> [Task to carry out]: Copy out each line below containing "otot".

Page-level text extractions
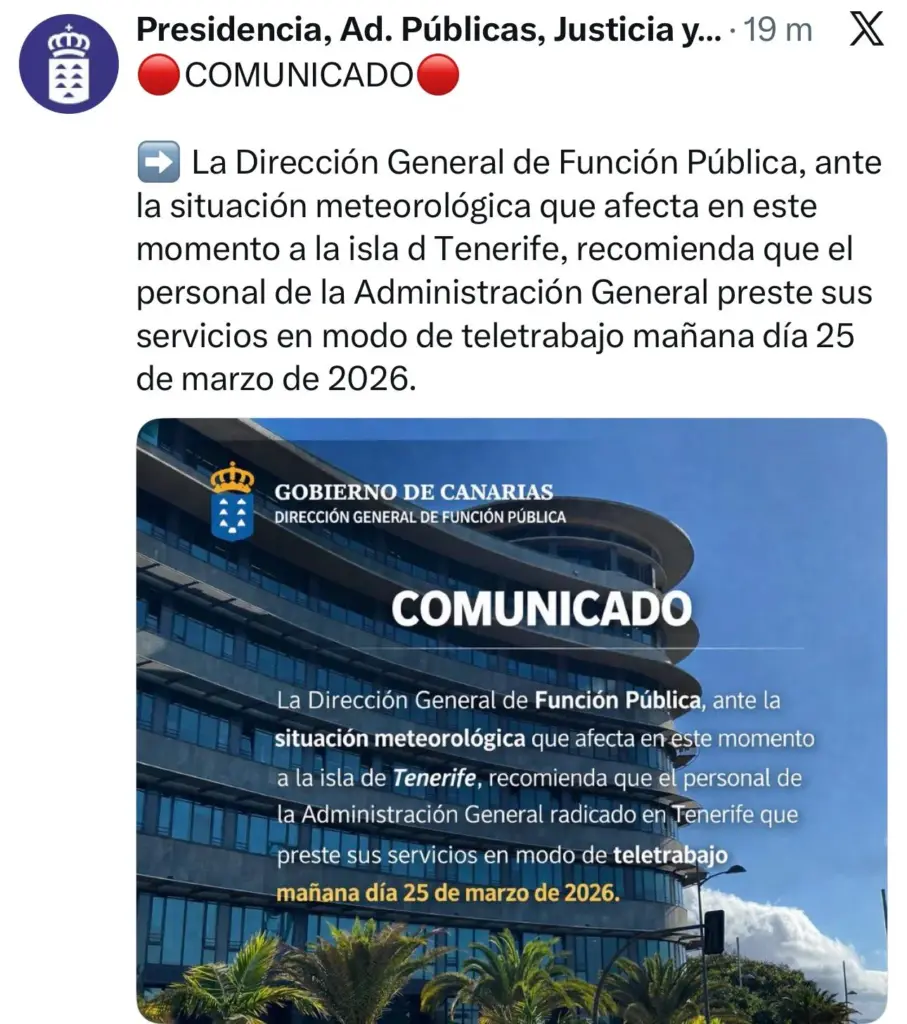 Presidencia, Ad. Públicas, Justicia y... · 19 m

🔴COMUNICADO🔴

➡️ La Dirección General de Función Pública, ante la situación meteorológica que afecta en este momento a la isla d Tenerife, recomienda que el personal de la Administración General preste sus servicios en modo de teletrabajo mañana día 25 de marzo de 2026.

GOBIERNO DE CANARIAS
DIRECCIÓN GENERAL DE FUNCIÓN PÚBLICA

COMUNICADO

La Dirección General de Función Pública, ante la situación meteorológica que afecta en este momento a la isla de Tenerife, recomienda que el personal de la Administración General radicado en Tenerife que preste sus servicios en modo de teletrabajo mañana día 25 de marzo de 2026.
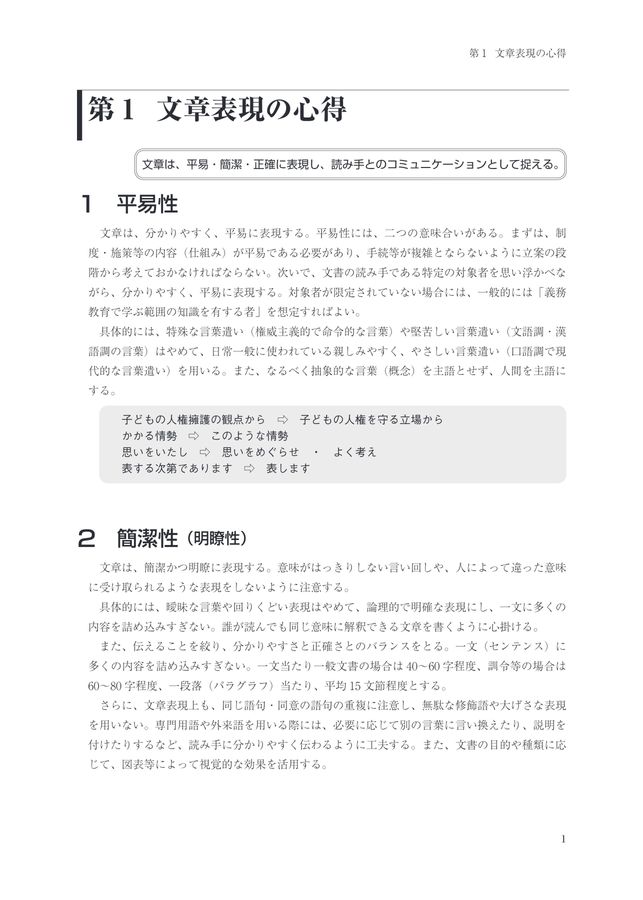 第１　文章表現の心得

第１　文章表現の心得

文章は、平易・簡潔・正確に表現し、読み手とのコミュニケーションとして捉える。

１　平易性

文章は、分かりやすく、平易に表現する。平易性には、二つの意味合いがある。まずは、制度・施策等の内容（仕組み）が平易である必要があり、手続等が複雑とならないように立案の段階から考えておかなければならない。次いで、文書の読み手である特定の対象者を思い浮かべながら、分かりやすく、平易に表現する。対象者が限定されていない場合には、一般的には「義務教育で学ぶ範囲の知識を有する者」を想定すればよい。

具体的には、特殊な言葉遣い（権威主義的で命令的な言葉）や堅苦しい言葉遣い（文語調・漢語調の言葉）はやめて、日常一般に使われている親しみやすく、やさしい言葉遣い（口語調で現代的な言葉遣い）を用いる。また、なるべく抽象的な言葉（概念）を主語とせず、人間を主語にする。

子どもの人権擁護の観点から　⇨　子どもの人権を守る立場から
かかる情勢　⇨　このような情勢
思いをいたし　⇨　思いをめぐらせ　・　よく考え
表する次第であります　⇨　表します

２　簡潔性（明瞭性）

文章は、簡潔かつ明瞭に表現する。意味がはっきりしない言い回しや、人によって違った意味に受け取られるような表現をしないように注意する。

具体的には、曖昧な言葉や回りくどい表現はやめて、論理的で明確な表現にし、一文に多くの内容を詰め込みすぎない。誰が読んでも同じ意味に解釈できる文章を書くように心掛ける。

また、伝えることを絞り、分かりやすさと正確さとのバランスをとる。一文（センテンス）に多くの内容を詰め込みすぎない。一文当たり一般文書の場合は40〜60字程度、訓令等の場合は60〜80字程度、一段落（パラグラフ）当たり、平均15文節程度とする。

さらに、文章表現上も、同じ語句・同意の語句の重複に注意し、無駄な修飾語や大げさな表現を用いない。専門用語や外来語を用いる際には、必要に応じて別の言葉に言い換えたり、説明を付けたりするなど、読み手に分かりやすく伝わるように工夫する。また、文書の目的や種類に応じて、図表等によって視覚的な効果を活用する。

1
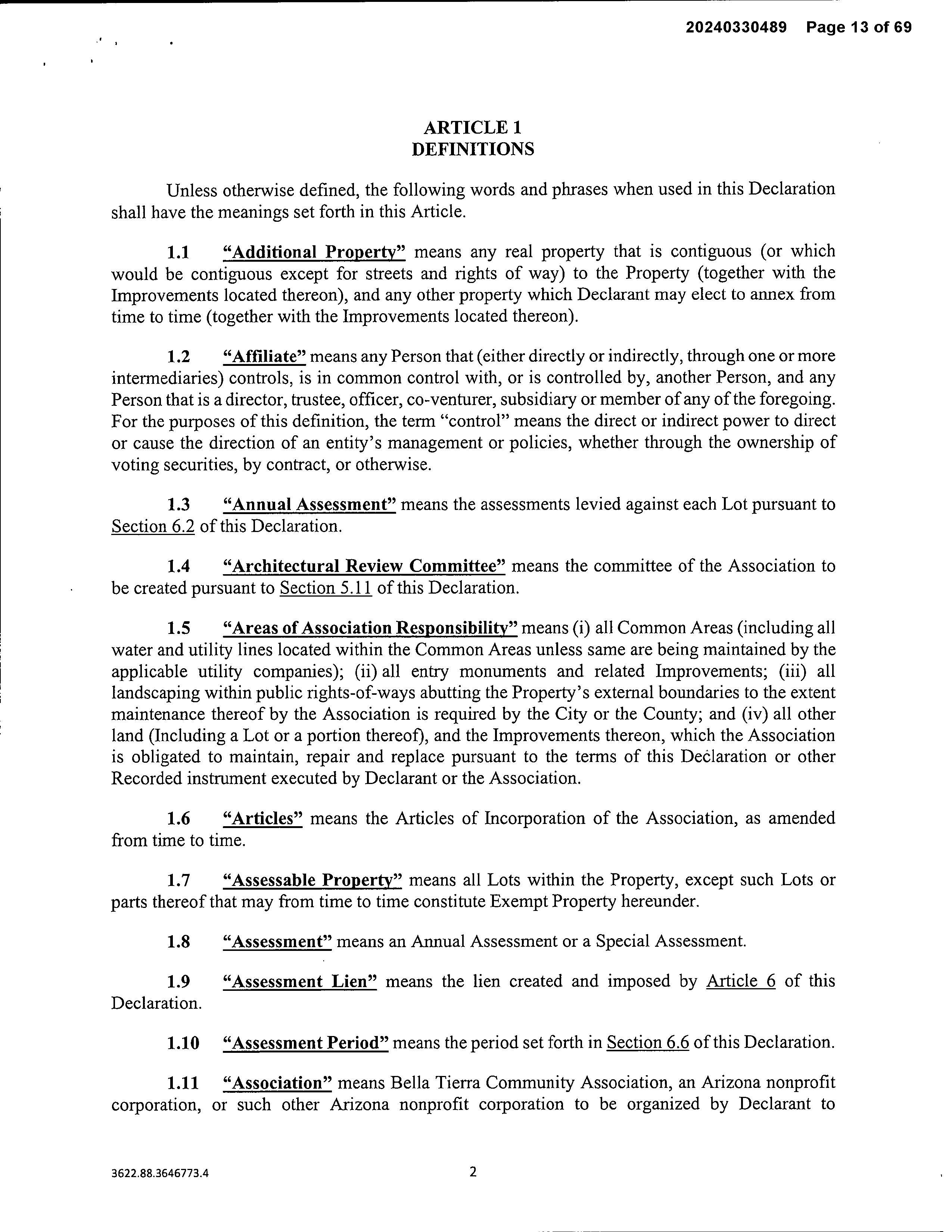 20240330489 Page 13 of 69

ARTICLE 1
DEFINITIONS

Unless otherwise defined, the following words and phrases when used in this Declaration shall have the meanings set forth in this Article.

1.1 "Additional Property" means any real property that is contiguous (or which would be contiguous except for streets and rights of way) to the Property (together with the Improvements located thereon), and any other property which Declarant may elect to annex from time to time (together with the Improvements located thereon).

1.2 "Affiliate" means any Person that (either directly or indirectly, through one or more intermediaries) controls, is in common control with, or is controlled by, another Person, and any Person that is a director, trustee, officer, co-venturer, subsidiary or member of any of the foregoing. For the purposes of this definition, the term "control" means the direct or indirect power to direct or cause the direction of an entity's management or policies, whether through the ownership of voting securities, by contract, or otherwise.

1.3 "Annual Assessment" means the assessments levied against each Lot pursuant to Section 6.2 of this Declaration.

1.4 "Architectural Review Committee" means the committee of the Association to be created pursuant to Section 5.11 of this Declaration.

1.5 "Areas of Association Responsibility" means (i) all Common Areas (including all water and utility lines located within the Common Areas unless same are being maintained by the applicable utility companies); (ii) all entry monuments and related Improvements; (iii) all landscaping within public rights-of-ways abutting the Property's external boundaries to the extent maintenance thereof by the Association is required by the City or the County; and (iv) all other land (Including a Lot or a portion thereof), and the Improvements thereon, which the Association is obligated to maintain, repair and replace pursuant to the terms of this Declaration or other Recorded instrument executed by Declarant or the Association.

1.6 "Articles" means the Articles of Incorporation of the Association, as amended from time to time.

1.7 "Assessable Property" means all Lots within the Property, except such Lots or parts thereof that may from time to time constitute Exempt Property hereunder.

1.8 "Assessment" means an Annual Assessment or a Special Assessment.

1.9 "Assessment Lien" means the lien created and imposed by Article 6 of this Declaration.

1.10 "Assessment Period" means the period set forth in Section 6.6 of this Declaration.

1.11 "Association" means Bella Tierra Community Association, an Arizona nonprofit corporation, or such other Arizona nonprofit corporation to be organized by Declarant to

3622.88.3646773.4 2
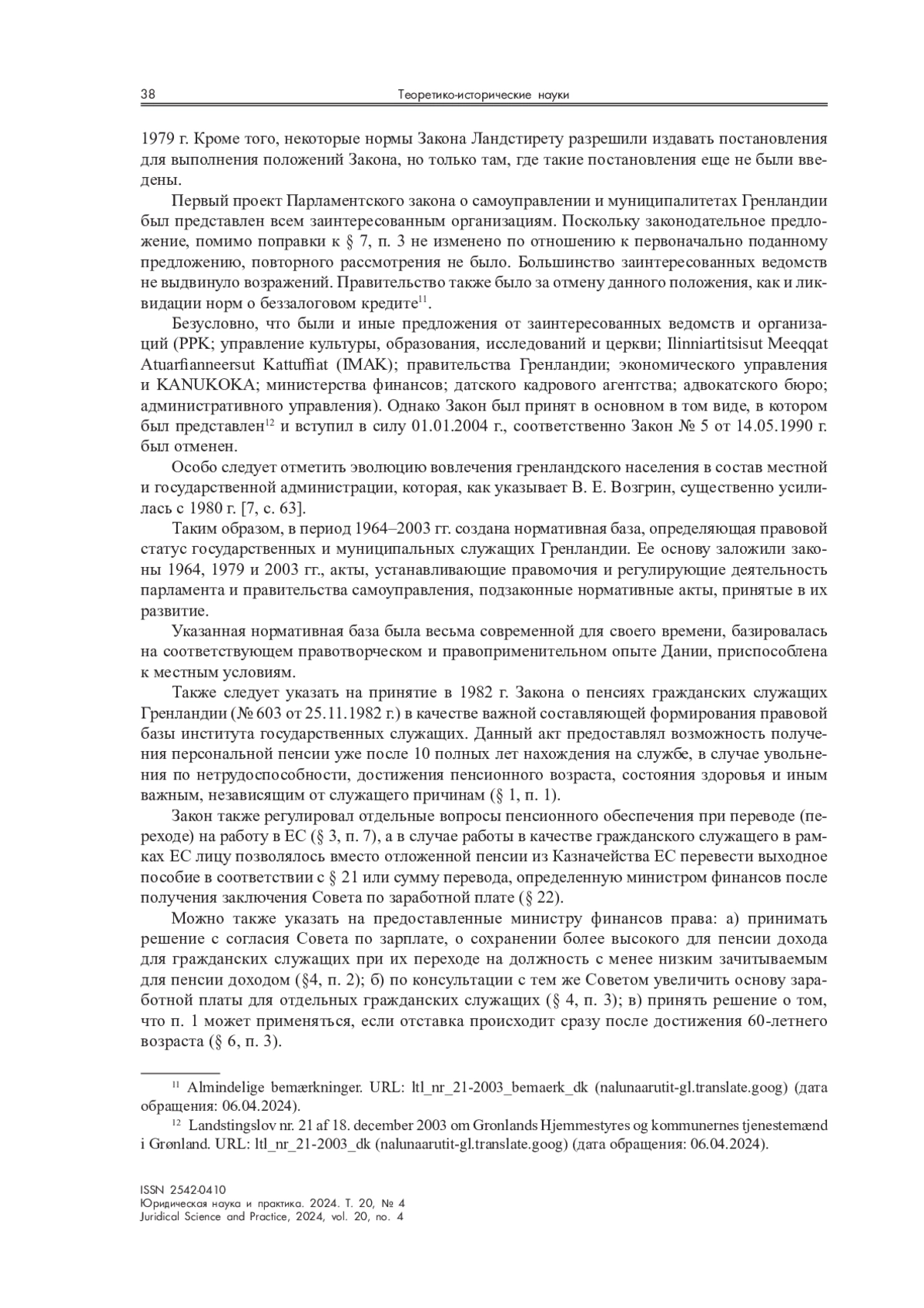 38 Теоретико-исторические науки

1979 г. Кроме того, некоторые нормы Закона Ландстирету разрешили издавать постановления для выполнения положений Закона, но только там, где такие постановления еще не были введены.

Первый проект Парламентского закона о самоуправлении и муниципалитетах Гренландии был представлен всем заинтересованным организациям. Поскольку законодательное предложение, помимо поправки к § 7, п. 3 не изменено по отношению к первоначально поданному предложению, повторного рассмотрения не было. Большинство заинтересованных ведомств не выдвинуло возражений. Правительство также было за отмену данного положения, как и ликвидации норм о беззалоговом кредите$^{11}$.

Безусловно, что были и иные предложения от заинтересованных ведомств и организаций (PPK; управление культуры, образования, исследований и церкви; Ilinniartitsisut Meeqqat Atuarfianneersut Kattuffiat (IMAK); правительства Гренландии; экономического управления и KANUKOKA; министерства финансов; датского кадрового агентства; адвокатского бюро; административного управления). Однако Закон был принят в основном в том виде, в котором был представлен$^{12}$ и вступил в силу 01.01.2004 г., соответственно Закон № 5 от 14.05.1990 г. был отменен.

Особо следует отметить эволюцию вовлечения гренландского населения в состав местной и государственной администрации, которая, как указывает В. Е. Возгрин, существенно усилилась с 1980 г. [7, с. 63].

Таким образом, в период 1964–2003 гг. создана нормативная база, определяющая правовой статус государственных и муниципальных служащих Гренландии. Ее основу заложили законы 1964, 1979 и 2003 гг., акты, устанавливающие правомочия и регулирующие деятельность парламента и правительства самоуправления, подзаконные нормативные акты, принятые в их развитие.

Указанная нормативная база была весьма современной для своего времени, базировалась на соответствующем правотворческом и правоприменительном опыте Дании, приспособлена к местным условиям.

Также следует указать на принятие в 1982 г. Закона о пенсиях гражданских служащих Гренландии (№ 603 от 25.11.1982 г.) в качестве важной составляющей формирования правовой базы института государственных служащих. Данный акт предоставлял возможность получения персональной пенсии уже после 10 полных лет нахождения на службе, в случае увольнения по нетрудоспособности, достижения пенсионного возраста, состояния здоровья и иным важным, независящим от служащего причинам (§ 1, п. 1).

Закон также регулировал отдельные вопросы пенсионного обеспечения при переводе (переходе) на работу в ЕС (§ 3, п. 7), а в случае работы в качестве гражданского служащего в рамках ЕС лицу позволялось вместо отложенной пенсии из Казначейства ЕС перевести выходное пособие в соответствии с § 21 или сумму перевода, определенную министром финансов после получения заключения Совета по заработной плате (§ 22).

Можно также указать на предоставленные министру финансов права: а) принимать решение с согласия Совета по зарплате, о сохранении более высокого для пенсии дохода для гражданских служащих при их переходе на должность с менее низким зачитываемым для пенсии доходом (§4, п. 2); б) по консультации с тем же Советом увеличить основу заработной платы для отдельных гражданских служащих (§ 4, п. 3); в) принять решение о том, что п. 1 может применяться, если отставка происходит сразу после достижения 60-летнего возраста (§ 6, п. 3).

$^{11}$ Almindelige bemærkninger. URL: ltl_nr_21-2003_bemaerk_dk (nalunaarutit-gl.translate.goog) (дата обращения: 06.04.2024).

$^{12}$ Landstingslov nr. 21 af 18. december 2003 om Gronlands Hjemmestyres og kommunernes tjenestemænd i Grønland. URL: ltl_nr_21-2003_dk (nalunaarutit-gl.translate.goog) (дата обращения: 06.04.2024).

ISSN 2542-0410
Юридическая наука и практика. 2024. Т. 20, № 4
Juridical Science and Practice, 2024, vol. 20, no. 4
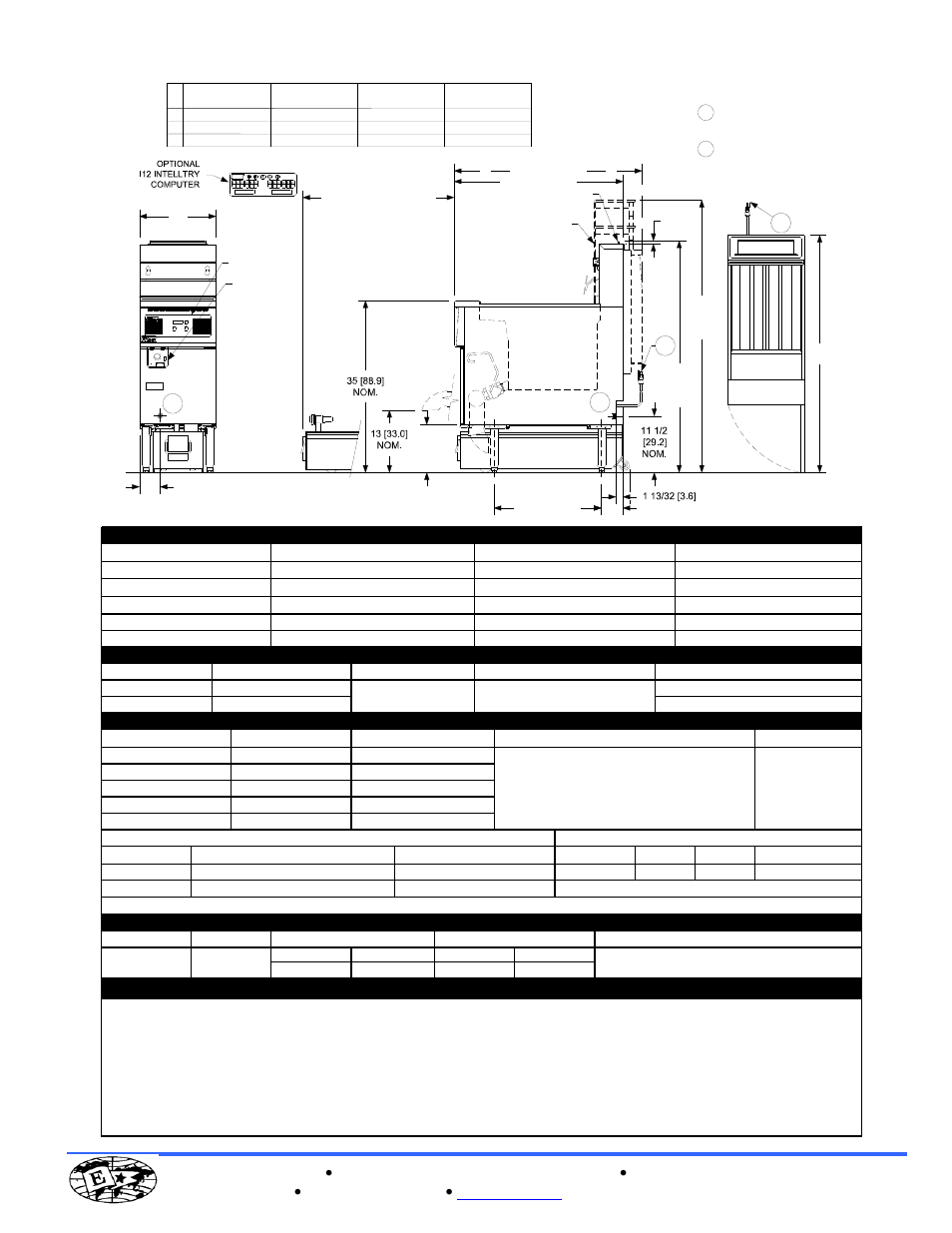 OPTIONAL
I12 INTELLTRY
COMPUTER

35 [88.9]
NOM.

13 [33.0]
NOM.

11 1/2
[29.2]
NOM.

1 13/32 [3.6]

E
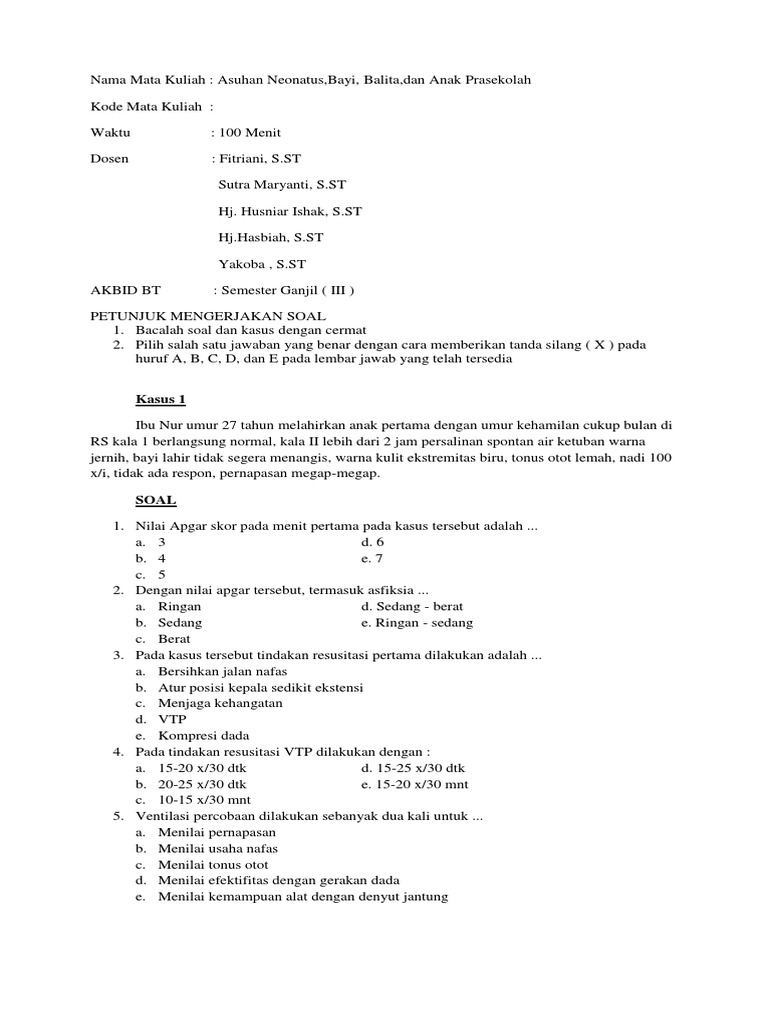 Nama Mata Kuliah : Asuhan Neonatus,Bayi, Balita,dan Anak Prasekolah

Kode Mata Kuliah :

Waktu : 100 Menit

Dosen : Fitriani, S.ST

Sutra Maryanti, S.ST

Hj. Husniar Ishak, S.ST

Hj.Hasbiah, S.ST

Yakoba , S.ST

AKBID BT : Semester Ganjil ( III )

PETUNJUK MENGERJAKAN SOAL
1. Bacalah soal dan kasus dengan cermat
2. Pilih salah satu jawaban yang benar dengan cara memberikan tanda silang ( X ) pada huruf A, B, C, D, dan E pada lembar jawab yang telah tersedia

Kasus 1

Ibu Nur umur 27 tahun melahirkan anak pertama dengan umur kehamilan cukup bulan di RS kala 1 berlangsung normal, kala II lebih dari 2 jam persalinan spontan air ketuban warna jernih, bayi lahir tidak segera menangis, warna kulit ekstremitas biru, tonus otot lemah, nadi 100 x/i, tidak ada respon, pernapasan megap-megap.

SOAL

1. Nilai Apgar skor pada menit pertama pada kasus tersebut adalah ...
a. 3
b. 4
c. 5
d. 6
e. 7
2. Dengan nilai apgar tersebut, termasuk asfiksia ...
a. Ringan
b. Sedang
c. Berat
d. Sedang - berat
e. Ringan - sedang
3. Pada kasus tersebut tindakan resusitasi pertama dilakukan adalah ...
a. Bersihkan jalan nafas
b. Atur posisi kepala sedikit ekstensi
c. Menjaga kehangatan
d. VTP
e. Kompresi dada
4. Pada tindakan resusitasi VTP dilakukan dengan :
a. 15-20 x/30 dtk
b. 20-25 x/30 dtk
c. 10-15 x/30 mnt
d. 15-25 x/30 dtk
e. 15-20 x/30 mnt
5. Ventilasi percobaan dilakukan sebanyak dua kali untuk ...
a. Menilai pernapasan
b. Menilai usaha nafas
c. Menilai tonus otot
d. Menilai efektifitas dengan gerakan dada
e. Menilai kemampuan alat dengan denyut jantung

> [Expected answer]:
Ibu Nur umur 27 tahun melahirkan anak pertama dengan umur kehamilan cukup bulan di RS kala 1 berlangsung normal, kala II lebih dari 2 jam persalinan spontan air ketuban warna jernih, bayi lahir tidak segera menangis, warna kulit ekstremitas biru, tonus otot lemah, nadi 100 x/i, tidak ada respon, pernapasan megap-megap.
c. Menilai tonus otot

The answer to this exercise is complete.